The nine months that followed were the hardest Miriam has ever faced and every day she was on the verge of giving up.
“The training camp was like a prison. We were constantly on the move and on schedule. The day began at 4:00 a.m. with a long run followed by physical exercise and ended at 10:00 p.m. Many recruits could not complete the rigorous training. But I always drew strength from the deep trust in God and the encouraging words I received from Edah telling me that I can do anything I put my mind to. I could not let her down by giving up.
The months swiftly went by and before long Miriam had successfully completed the grueling training. She was among 3,000 police recruits who graduated during the police parade in Nairobi.
Miriam had not only graduated but had also excelled in her training. As a result, she got the rare opportunity of receiving an award from the president of the Republic of Kenya.
Miriam was thrilled by the fact that she was among the few female cadets who managed to graduate.
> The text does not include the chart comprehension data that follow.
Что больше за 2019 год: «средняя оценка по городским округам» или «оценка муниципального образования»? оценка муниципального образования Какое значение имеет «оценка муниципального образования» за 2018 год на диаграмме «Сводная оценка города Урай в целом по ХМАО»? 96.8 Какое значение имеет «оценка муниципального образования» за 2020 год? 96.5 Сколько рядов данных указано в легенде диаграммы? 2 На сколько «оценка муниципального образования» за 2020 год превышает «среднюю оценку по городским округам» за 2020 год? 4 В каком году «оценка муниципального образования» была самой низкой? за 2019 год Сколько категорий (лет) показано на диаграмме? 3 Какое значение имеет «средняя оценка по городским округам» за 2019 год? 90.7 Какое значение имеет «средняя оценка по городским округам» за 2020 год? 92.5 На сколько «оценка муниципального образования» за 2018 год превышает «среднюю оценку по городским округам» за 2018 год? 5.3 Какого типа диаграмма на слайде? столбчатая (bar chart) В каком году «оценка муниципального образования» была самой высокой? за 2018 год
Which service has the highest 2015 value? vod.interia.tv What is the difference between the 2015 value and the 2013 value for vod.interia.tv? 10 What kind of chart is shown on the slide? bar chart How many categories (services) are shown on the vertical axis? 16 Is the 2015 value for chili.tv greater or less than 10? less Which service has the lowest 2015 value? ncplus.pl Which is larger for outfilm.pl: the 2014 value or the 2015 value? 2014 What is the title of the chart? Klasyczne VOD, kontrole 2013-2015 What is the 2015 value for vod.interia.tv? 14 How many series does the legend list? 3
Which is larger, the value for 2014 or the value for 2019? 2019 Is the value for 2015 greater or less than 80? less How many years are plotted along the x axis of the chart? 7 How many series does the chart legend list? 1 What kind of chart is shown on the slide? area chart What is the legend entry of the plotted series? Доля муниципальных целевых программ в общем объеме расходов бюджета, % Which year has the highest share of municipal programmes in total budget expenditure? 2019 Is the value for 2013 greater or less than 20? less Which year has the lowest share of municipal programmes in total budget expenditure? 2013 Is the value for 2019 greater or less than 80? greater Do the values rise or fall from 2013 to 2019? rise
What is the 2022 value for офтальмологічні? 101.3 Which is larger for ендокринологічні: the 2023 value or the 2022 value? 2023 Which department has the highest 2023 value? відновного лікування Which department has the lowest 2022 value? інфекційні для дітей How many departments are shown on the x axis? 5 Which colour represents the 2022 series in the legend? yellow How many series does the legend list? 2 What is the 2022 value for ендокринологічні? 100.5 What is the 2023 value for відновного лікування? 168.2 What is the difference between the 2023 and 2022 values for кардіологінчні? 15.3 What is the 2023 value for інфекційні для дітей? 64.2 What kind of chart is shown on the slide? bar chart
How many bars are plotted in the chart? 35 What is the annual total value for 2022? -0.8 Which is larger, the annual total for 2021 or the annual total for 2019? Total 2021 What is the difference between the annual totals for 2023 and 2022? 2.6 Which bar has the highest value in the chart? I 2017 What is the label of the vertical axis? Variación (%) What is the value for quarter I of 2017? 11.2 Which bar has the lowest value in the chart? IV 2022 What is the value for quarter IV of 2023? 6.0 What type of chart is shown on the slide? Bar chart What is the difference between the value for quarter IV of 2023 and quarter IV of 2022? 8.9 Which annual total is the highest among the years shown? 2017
But that is only the beginning according to Miriam; she is eager to serve her country in the administration police service at the highest possible level she can attain. “I want to be an example that girls (from similar or different circumstances to mine) can emulate. I want them to believe that they can be whatever they put their mind to. With this opportunity I have, I want to rise in rank and become a decisionmaker in the police force,” says Miriam.
Miriam and her husband are both administration police officers based in Kwale along with their five-month-old baby Jack who brings immense joy to the young family.
Miriam’s life is a testimony of how Compassion helps children to realize their dreams. “When I look back at her life, I am grateful to God for He has been faithful to us,” says Ruth.